Der einundvierzigjährige Regisseur und Autor Sébastien Pilote verbindet in seinem zweiten Langspielfilm geschickt verschiedene Themen, von der Bedeutung der Familie bis zu aktuellen wirtschaftlichen Herausforderungen. Können in einer globalisierten Welt Kleinbauern noch überleben? Eine humorvolle Episode zeigt einen vermeintlichen Weg: Louis bringt muslimische Gastarbeiter zu Gaby, die ihm ein Schaf abkaufen, es schächten und danach grillieren. Doch lukrativ sei das nicht, so Gaby. Ebenso wenig ist es der Verkauf seines Hofs: Da er keine Rente habe, bleibe ihm kaum genug zum Leben, rechnet ihm Louis vor. Geld ist allgegenwärtig in Le démantèlement. Bei den Hofversteigerungen – bevor Gaby dran ist, sehen wir mit Gabys Augen, wie ein Kollege von ihm nicht weiterwirtschaften kann und zu dieser Massnahme greift – krächzt ein kurliger Auktionator in schwindelerregender Geschwindigkeit eine Zahl nach der anderen, bis möglichst viel für möglichst viel Geld die Hand wechselt. Nicht nur landwirtschaftliche Werkzeuge, sondern auch Leben hat seinen Preis. Als Gaby es vor seinem Wegzug in die kleine Wohnung nicht übers Herz bringt, seinen Hund selbst zu töten, zahlt er einem Tierarzt fünfundzwanzig Dollar fürs Einschläfern. (Gerade rechtzeitig – so viel sei verraten – erbarmt sich Gaby des Hundes und befreit ihn aus dem Zwinger.)

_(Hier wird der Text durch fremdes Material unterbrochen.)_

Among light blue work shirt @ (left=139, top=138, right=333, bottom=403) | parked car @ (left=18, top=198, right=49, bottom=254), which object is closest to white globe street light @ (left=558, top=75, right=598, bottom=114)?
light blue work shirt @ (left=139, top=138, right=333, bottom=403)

Gabys Kampf ums wirtschaftliche Weiterleben könnte ebenso in Hinterlunkhofen oder in Huaxi stattfinden. Pilote aber hat die Geschichte klar in seiner Heimat Québec verwurzelt. Wenn Marie mit ihren Kindern Englisch spricht, kommentiert Gaby besorgt, dass die Sprachenvielfalt sie sicher durcheinanderbringe. Hier klingt der Chauvinismus an, der in der östlichen kanadischen Provinz so verbreitet ist. Der tiefere Graben jedoch besteht zwischen Stadt und Land. Die Mädchen sind beide nach Montréal gezogen, was sie laut Marie nicht daran hindert, in verschiedenen Welten zu leben. Auch Gabys Exfrau wurde das Landleben zu eng, und sie verliess ihn – nicht Richtung Grossstadt zwar, aber immerhin in ein Städtchen, weg vom Stallmief. Was soll also Gaby hier noch ohne die Frauen, die er liebt?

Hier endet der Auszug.